Viele Narzissten weisen paradoxerweise eine erhöhte Fähigkeit zur Einschätzung anderer auf. Da sie, wie ich sagte, kein echtes Empfinden für sich selbst entwickeln konnten, könnte man auch sagen, sie hätten einen Mangel an Empathie für sich selbst. Sie nehmen den unterschwelligen Schmerz gar nicht wahr, ständig auf Attribute reduziert zu werden. Wer aber keine Empathie für sich selbst hat, der kann auch keine für andere haben. Aus diesem Grunde sind Narzissten mehr als andere gefordert, das Verhalten anderer Menschen nachvollziehen zu können. Weil sie in sich selbst emotionale Regungen, die nicht mit dem überzeichneten Selbstbild übereinstimmen, nicht wirklich empfinden, kennen sie auch die Gefühle und emotionalen Regungen anderer gar nicht wirklich. Da die anderen Menschen aber dennoch agieren und reagieren, benötigen sie folglich ein anderes Instrument als die Empathie, um Sinn aus dem Verhalten der Mitmenschen zu machen, also um zu verstehen, was in den anderen Menschen vor sich geht. Die unterentwickelte Empathie (zu sich selbst und zu anderen) wird dann wettgemacht durch eine übermässig geschärfte analytische Beobachtungsgabe. So erkennen sie oft Regungen in anderen, die jene anderen zu unterdrücken versuchen, die "normale" Menschen nicht erkennen würden, weil sie sie in sich selbst ebenso automatisch unterdrücken.

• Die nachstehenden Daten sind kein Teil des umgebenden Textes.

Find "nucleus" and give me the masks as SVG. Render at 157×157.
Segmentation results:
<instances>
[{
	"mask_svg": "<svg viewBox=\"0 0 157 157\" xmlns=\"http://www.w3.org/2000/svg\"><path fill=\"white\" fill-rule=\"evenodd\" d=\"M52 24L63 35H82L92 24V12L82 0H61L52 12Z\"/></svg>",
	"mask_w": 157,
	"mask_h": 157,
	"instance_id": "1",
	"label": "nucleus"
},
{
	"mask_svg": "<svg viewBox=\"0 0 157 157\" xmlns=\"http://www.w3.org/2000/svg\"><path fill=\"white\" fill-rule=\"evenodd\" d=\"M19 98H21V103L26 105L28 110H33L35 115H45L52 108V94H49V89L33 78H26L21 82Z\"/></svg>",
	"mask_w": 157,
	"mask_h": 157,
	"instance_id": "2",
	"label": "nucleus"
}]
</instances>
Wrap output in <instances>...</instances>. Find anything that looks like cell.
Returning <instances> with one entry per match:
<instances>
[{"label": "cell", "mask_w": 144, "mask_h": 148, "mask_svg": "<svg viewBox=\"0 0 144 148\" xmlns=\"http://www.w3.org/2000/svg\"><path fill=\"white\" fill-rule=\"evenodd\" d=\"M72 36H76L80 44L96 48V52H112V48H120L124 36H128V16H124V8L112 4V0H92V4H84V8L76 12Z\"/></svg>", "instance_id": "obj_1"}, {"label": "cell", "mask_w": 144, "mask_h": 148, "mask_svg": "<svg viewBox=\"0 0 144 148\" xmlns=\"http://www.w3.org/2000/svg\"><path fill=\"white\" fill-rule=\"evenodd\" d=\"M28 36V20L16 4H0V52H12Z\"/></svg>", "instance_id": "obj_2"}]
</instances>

Die analytische Beobachtungsgabe anderer bleibt aber "kalt", also ohne tieferes Gefühl. Es ist ein reines Nachvollziehen, nicht ein mitfühlen oder mitleiden mit dem anderen. Und weil der Narziss nicht mit-leidet, ist er auch von den Gefühlen des anderen - sowie von seinen eigenen - nicht beschränkt. Er ist daher oft erstaunlich frei, Dinge auszusprechen, nicht selten auf ziemlich verletzende Art und Weise, und damit so manches auf den Punkt zu bringen, was andere nicht auszusprechen wagten.
Er ist, kurz gesagt, abgetrennt vom eigenen Empfinden. Und das kompensiert er auf mehrlei Weise.